---------- Supplied information

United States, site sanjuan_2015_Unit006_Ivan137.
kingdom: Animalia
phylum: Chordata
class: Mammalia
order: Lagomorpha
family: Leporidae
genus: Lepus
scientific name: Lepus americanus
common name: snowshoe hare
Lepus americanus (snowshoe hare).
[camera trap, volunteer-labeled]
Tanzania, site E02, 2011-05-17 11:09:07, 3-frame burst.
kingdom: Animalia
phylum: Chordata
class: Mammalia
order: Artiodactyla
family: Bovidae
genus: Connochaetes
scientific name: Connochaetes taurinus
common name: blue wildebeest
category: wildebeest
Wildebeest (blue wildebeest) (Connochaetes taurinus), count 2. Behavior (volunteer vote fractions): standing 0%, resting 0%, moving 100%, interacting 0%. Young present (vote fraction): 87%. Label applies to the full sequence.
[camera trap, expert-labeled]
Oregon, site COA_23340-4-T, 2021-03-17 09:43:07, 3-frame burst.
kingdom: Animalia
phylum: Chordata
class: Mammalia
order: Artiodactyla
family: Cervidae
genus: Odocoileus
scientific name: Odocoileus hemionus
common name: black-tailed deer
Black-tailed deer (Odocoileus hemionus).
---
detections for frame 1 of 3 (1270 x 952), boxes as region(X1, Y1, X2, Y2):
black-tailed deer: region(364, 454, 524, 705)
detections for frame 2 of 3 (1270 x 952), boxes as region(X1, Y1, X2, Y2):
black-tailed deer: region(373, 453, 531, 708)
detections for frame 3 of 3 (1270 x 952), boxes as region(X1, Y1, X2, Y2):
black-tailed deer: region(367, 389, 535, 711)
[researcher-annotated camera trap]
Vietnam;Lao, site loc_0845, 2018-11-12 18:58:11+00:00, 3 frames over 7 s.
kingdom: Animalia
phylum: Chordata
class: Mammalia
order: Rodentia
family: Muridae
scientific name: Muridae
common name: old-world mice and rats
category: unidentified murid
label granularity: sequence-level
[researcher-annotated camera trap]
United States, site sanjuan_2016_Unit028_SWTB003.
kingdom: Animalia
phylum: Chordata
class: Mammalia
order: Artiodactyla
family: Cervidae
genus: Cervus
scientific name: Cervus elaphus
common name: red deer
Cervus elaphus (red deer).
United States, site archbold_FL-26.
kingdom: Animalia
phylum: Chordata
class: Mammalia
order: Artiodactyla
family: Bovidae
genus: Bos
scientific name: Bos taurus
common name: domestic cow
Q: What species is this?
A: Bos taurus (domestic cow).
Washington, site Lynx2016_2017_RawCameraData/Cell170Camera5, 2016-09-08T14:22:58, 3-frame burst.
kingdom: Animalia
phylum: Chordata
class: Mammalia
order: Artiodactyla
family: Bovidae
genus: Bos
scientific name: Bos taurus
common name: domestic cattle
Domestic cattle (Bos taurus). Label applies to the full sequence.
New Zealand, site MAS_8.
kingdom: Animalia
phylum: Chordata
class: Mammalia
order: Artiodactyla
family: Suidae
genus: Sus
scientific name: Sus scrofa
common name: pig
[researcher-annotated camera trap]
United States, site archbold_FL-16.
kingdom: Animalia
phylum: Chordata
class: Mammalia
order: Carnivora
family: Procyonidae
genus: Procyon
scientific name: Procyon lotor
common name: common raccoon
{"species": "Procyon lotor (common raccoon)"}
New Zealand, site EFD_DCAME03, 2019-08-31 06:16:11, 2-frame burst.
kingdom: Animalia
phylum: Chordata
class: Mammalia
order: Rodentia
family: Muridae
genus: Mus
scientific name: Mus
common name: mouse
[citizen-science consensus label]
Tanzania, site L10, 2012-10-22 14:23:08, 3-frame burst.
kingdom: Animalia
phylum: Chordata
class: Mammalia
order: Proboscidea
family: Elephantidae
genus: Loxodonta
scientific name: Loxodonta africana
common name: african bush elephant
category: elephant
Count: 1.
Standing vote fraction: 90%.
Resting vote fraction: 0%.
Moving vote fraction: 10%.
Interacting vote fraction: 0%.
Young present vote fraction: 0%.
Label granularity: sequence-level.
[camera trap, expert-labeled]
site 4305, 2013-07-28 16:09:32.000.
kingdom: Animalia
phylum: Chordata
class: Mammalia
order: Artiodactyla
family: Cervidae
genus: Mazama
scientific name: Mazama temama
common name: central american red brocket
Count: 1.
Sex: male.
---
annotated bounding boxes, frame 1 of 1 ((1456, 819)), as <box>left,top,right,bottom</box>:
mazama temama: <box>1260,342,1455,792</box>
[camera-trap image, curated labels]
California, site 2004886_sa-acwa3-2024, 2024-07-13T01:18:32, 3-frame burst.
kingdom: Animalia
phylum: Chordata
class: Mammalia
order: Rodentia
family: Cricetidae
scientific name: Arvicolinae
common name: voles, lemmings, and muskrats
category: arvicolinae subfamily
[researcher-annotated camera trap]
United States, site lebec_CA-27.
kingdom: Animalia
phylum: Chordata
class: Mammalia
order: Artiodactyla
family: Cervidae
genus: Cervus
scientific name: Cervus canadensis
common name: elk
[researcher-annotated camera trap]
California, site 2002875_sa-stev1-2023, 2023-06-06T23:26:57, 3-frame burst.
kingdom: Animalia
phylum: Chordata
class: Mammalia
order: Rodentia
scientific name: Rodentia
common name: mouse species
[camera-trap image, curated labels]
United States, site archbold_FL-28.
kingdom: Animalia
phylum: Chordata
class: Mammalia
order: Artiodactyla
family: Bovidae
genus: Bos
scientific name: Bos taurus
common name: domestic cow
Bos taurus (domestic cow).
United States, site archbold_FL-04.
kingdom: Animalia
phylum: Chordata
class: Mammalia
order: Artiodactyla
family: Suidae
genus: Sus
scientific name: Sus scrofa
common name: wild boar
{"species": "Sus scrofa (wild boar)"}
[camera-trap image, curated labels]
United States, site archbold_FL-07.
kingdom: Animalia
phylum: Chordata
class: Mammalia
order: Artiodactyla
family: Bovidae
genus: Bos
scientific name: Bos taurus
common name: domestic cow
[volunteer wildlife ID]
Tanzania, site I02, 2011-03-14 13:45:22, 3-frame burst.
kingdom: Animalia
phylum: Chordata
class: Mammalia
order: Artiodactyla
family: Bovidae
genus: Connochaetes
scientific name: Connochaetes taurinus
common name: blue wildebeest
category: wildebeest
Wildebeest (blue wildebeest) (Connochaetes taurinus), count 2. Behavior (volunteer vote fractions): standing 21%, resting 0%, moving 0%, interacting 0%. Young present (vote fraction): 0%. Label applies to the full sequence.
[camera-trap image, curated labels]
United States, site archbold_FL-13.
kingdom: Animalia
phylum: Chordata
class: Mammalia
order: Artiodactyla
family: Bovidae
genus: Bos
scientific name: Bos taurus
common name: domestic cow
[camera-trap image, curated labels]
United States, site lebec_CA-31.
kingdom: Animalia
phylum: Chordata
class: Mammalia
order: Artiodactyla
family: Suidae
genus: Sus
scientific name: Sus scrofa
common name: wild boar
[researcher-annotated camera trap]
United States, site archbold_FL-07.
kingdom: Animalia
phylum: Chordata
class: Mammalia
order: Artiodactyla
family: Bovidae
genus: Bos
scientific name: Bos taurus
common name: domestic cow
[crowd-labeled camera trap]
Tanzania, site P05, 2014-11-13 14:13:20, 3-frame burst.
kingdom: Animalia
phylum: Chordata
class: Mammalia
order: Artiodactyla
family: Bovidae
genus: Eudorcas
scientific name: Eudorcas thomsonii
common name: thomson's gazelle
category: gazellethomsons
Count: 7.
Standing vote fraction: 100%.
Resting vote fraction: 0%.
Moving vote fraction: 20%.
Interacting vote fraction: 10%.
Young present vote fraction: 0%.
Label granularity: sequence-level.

--------------------

Print out an identical copy of the whole listing.

United States, site sanjuan_2015_Unit006_Ivan137.
kingdom: Animalia
phylum: Chordata
class: Mammalia
order: Lagomorpha
family: Leporidae
genus: Lepus
scientific name: Lepus americanus
common name: snowshoe hare
Lepus americanus (snowshoe hare).
[camera trap, volunteer-labeled]
Tanzania, site E02, 2011-05-17 11:09:07, 3-frame burst.
kingdom: Animalia
phylum: Chordata
class: Mammalia
order: Artiodactyla
family: Bovidae
genus: Connochaetes
scientific name: Connochaetes taurinus
common name: blue wildebeest
category: wildebeest
Wildebeest (blue wildebeest) (Connochaetes taurinus), count 2. Behavior (volunteer vote fractions): standing 0%, resting 0%, moving 100%, interacting 0%. Young present (vote fraction): 87%. Label applies to the full sequence.
[camera trap, expert-labeled]
Oregon, site COA_23340-4-T, 2021-03-17 09:43:07, 3-frame burst.
kingdom: Animalia
phylum: Chordata
class: Mammalia
order: Artiodactyla
family: Cervidae
genus: Odocoileus
scientific name: Odocoileus hemionus
common name: black-tailed deer
Black-tailed deer (Odocoileus hemionus).
---
detections for frame 1 of 3 (1270 x 952), boxes as region(X1, Y1, X2, Y2):
black-tailed deer: region(364, 454, 524, 705)
detections for frame 2 of 3 (1270 x 952), boxes as region(X1, Y1, X2, Y2):
black-tailed deer: region(373, 453, 531, 708)
detections for frame 3 of 3 (1270 x 952), boxes as region(X1, Y1, X2, Y2):
black-tailed deer: region(367, 389, 535, 711)
[researcher-annotated camera trap]
Vietnam;Lao, site loc_0845, 2018-11-12 18:58:11+00:00, 3 frames over 7 s.
kingdom: Animalia
phylum: Chordata
class: Mammalia
order: Rodentia
family: Muridae
scientific name: Muridae
common name: old-world mice and rats
category: unidentified murid
label granularity: sequence-level
[researcher-annotated camera trap]
United States, site sanjuan_2016_Unit028_SWTB003.
kingdom: Animalia
phylum: Chordata
class: Mammalia
order: Artiodactyla
family: Cervidae
genus: Cervus
scientific name: Cervus elaphus
common name: red deer
Cervus elaphus (red deer).
United States, site archbold_FL-26.
kingdom: Animalia
phylum: Chordata
class: Mammalia
order: Artiodactyla
family: Bovidae
genus: Bos
scientific name: Bos taurus
common name: domestic cow
Q: What species is this?
A: Bos taurus (domestic cow).
Washington, site Lynx2016_2017_RawCameraData/Cell170Camera5, 2016-09-08T14:22:58, 3-frame burst.
kingdom: Animalia
phylum: Chordata
class: Mammalia
order: Artiodactyla
family: Bovidae
genus: Bos
scientific name: Bos taurus
common name: domestic cattle
Domestic cattle (Bos taurus). Label applies to the full sequence.
New Zealand, site MAS_8.
kingdom: Animalia
phylum: Chordata
class: Mammalia
order: Artiodactyla
family: Suidae
genus: Sus
scientific name: Sus scrofa
common name: pig
[researcher-annotated camera trap]
United States, site archbold_FL-16.
kingdom: Animalia
phylum: Chordata
class: Mammalia
order: Carnivora
family: Procyonidae
genus: Procyon
scientific name: Procyon lotor
common name: common raccoon
{"species": "Procyon lotor (common raccoon)"}
New Zealand, site EFD_DCAME03, 2019-08-31 06:16:11, 2-frame burst.
kingdom: Animalia
phylum: Chordata
class: Mammalia
order: Rodentia
family: Muridae
genus: Mus
scientific name: Mus
common name: mouse
[citizen-science consensus label]
Tanzania, site L10, 2012-10-22 14:23:08, 3-frame burst.
kingdom: Animalia
phylum: Chordata
class: Mammalia
order: Proboscidea
family: Elephantidae
genus: Loxodonta
scientific name: Loxodonta africana
common name: african bush elephant
category: elephant
Count: 1.
Standing vote fraction: 90%.
Resting vote fraction: 0%.
Moving vote fraction: 10%.
Interacting vote fraction: 0%.
Young present vote fraction: 0%.
Label granularity: sequence-level.
[camera trap, expert-labeled]
site 4305, 2013-07-28 16:09:32.000.
kingdom: Animalia
phylum: Chordata
class: Mammalia
order: Artiodactyla
family: Cervidae
genus: Mazama
scientific name: Mazama temama
common name: central american red brocket
Count: 1.
Sex: male.
---
annotated bounding boxes, frame 1 of 1 ((1456, 819)), as <box>left,top,right,bottom</box>:
mazama temama: <box>1260,342,1455,792</box>
[camera-trap image, curated labels]
California, site 2004886_sa-acwa3-2024, 2024-07-13T01:18:32, 3-frame burst.
kingdom: Animalia
phylum: Chordata
class: Mammalia
order: Rodentia
family: Cricetidae
scientific name: Arvicolinae
common name: voles, lemmings, and muskrats
category: arvicolinae subfamily
[researcher-annotated camera trap]
United States, site lebec_CA-27.
kingdom: Animalia
phylum: Chordata
class: Mammalia
order: Artiodactyla
family: Cervidae
genus: Cervus
scientific name: Cervus canadensis
common name: elk
[researcher-annotated camera trap]
California, site 2002875_sa-stev1-2023, 2023-06-06T23:26:57, 3-frame burst.
kingdom: Animalia
phylum: Chordata
class: Mammalia
order: Rodentia
scientific name: Rodentia
common name: mouse species
[camera-trap image, curated labels]
United States, site archbold_FL-28.
kingdom: Animalia
phylum: Chordata
class: Mammalia
order: Artiodactyla
family: Bovidae
genus: Bos
scientific name: Bos taurus
common name: domestic cow
Bos taurus (domestic cow).
United States, site archbold_FL-04.
kingdom: Animalia
phylum: Chordata
class: Mammalia
order: Artiodactyla
family: Suidae
genus: Sus
scientific name: Sus scrofa
common name: wild boar
{"species": "Sus scrofa (wild boar)"}
[camera-trap image, curated labels]
United States, site archbold_FL-07.
kingdom: Animalia
phylum: Chordata
class: Mammalia
order: Artiodactyla
family: Bovidae
genus: Bos
scientific name: Bos taurus
common name: domestic cow
[volunteer wildlife ID]
Tanzania, site I02, 2011-03-14 13:45:22, 3-frame burst.
kingdom: Animalia
phylum: Chordata
class: Mammalia
order: Artiodactyla
family: Bovidae
genus: Connochaetes
scientific name: Connochaetes taurinus
common name: blue wildebeest
category: wildebeest
Wildebeest (blue wildebeest) (Connochaetes taurinus), count 2. Behavior (volunteer vote fractions): standing 21%, resting 0%, moving 0%, interacting 0%. Young present (vote fraction): 0%. Label applies to the full sequence.
[camera-trap image, curated labels]
United States, site archbold_FL-13.
kingdom: Animalia
phylum: Chordata
class: Mammalia
order: Artiodactyla
family: Bovidae
genus: Bos
scientific name: Bos taurus
common name: domestic cow
[camera-trap image, curated labels]
United States, site lebec_CA-31.
kingdom: Animalia
phylum: Chordata
class: Mammalia
order: Artiodactyla
family: Suidae
genus: Sus
scientific name: Sus scrofa
common name: wild boar
[researcher-annotated camera trap]
United States, site archbold_FL-07.
kingdom: Animalia
phylum: Chordata
class: Mammalia
order: Artiodactyla
family: Bovidae
genus: Bos
scientific name: Bos taurus
common name: domestic cow
[crowd-labeled camera trap]
Tanzania, site P05, 2014-11-13 14:13:20, 3-frame burst.
kingdom: Animalia
phylum: Chordata
class: Mammalia
order: Artiodactyla
family: Bovidae
genus: Eudorcas
scientific name: Eudorcas thomsonii
common name: thomson's gazelle
category: gazellethomsons
Count: 7.
Standing vote fraction: 100%.
Resting vote fraction: 0%.
Moving vote fraction: 20%.
Interacting vote fraction: 10%.
Young present vote fraction: 0%.
Label granularity: sequence-level.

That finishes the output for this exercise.